The magic console command is (run CMD as administrator):

netsh interface tcp set heuristics disabled

And for good measure:

netsh interface tcp set global autotuninglevel=normal

netsh then responds with a passive-agressive “Ok.” and the next time Syncthing creates a socket (so restart of ST is required, I assume) that socket will have unrestricted window scaling which won’t inexplicably start to restrict itself. It works for me on Windows 7 Ultimate SP1 and Windows Server 2008 R2 Enterprise.

Here is a relevant and very handy guide to optimising Windows TCP connections if anyone’s interested. Perhaps worth linking to in the ST documentation, if it isn’t already.

AudriusButkevicius · November 5, 2015, 11:22pm

The docs are on github, feel free to contribute.

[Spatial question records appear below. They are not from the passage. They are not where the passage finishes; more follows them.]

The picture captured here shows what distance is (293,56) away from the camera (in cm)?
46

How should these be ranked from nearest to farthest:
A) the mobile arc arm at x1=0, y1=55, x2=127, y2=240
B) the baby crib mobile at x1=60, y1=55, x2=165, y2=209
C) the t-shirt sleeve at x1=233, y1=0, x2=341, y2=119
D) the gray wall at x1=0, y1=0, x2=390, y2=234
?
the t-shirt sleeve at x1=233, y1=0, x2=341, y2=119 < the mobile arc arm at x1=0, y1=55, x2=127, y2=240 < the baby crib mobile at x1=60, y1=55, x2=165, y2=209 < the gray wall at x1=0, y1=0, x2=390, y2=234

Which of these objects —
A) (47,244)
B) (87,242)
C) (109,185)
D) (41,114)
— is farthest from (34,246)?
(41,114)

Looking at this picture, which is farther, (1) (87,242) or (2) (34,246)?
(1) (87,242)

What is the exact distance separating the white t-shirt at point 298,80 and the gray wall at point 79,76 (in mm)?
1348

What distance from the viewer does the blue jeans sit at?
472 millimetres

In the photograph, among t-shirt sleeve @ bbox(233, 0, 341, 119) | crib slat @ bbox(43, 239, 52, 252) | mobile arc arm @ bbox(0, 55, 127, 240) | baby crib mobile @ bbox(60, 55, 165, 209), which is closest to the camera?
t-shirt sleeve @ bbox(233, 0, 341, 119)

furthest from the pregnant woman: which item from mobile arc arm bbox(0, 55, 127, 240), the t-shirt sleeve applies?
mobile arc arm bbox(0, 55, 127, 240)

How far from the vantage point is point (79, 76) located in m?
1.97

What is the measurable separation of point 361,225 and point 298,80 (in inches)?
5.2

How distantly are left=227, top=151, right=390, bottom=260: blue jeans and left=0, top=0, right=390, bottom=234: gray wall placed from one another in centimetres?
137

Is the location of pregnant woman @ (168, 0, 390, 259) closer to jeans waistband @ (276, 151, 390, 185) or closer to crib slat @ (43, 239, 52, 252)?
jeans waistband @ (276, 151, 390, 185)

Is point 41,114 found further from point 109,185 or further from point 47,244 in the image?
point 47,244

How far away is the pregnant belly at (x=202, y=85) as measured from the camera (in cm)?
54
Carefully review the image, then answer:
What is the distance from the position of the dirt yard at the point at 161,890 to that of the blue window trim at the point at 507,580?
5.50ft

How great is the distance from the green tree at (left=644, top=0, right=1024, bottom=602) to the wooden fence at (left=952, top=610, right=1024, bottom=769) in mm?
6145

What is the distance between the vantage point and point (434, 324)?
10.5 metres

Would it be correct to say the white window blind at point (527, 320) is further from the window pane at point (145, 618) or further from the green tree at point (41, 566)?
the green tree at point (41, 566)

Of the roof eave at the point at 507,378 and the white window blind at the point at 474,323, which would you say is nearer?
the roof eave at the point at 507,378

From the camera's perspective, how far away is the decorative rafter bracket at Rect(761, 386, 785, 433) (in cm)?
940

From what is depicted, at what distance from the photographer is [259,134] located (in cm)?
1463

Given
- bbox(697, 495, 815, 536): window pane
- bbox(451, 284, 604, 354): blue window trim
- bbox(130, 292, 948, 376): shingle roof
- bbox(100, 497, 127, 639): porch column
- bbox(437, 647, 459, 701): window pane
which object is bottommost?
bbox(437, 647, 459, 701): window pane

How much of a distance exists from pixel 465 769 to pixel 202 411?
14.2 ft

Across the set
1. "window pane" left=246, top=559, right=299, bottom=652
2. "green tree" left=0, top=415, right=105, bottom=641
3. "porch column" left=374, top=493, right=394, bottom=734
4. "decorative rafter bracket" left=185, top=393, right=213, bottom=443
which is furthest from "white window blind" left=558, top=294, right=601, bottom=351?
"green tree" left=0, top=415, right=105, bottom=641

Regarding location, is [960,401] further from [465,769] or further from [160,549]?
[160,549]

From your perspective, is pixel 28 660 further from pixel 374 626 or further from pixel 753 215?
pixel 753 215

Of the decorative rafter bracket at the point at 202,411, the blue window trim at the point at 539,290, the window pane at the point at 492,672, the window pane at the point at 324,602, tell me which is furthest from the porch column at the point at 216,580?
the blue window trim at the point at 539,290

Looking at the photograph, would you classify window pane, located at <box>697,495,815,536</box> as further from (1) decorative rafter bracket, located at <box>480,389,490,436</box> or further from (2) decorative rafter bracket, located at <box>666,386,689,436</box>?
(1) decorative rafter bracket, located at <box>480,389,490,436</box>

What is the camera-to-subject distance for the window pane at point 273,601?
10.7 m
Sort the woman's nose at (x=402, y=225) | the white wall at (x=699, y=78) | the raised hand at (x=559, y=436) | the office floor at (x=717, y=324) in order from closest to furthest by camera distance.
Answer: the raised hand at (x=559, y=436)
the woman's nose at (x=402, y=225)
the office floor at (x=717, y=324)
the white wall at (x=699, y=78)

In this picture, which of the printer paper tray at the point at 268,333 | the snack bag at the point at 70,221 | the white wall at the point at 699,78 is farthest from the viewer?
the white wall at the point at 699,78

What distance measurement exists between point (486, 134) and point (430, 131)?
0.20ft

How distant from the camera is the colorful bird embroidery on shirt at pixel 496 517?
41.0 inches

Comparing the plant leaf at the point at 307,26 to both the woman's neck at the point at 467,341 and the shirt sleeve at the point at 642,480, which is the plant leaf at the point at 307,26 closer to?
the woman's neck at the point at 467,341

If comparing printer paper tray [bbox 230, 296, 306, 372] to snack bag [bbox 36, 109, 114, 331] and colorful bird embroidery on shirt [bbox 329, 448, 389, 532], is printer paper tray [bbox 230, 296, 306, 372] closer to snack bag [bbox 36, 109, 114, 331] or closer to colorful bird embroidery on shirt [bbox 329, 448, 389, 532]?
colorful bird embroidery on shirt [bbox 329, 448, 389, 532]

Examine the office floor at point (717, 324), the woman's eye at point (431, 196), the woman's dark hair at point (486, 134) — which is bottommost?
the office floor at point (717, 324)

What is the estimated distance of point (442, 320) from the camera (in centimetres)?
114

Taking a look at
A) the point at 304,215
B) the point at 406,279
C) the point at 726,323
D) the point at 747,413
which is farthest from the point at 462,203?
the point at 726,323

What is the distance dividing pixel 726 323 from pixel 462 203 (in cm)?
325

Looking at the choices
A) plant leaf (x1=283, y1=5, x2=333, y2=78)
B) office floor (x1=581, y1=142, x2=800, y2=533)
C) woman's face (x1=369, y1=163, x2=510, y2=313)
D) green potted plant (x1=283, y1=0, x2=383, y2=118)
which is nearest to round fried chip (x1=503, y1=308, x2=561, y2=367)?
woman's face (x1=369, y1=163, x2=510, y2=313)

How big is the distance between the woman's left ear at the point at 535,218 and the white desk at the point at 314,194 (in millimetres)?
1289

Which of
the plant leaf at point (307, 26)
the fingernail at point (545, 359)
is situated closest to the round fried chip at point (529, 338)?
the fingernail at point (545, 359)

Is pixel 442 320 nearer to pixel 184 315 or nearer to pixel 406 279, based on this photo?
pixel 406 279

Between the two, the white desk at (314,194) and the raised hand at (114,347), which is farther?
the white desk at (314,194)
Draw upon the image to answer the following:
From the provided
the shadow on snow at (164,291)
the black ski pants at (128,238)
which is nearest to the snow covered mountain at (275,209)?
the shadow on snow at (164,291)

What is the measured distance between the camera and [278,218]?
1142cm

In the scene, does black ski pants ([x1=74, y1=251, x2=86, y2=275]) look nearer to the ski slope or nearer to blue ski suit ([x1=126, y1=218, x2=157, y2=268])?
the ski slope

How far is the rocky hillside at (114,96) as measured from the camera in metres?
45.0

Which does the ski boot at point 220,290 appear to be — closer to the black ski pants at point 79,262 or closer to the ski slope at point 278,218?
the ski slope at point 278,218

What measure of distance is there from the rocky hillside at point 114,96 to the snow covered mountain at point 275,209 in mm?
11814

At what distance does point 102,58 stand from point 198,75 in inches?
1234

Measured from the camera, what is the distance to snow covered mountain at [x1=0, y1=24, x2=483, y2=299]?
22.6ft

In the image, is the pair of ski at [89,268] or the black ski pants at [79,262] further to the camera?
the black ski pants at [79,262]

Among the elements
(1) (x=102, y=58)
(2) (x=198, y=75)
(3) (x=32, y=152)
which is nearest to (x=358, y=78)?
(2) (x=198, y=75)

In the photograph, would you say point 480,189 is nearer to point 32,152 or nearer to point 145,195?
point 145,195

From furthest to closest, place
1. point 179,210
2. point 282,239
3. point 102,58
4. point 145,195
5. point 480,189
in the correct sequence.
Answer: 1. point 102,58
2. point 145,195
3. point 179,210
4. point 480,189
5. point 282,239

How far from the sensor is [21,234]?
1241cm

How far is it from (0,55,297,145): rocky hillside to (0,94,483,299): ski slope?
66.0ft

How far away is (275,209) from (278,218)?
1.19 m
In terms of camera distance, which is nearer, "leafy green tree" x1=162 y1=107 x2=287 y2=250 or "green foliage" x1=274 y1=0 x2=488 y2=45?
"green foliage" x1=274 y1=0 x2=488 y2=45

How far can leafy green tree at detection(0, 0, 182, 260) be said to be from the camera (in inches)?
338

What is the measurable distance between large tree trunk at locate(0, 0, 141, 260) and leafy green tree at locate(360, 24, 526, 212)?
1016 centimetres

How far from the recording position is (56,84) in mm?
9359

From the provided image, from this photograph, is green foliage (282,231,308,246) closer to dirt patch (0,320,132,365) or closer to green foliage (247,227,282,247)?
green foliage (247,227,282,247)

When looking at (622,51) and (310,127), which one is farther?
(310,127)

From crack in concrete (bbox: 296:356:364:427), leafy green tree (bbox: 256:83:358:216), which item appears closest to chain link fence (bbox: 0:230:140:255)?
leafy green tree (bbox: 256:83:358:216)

I don’t think using multiple connections is such a big rewrite, as we use a io.Writer interface in most places, so we can plug any transport we want, relay, tcp, udp, multiconnection tcp etc, as long as it’s reliable and ordered.

I am in the process of refactoring it even more, in preparation for other transports.

emosuka · November 6, 2015, 11:32am

But I think it requires more than just plugging in another transport layer. However data blocks move across the network, Syncthing still only requests one at a time, waiting for each block to finish before requesting another. To benefit from multiple connections it would have to queue up a number of requests, distribute them to several threads and then be ready to receive incoming blocks out of sequence.

The quick-and-dirty alternative of just splitting each block into smaller subblocks at the transport layer is not very efficient (because of the resulting small block size) and would make each of the connections a potential bottleneck for the whole transfer.

Or, if I’m missing something obvious, all the more to suggest I’m not qualified to implement the feature.

calmh · November 6, 2015, 12:27pm

Negative. We request up to the number of pullers (per folder config value) at a time. By default 16 requests per folder are in flight at given a time. These are distributed among the available peer devices on a least-busy basis.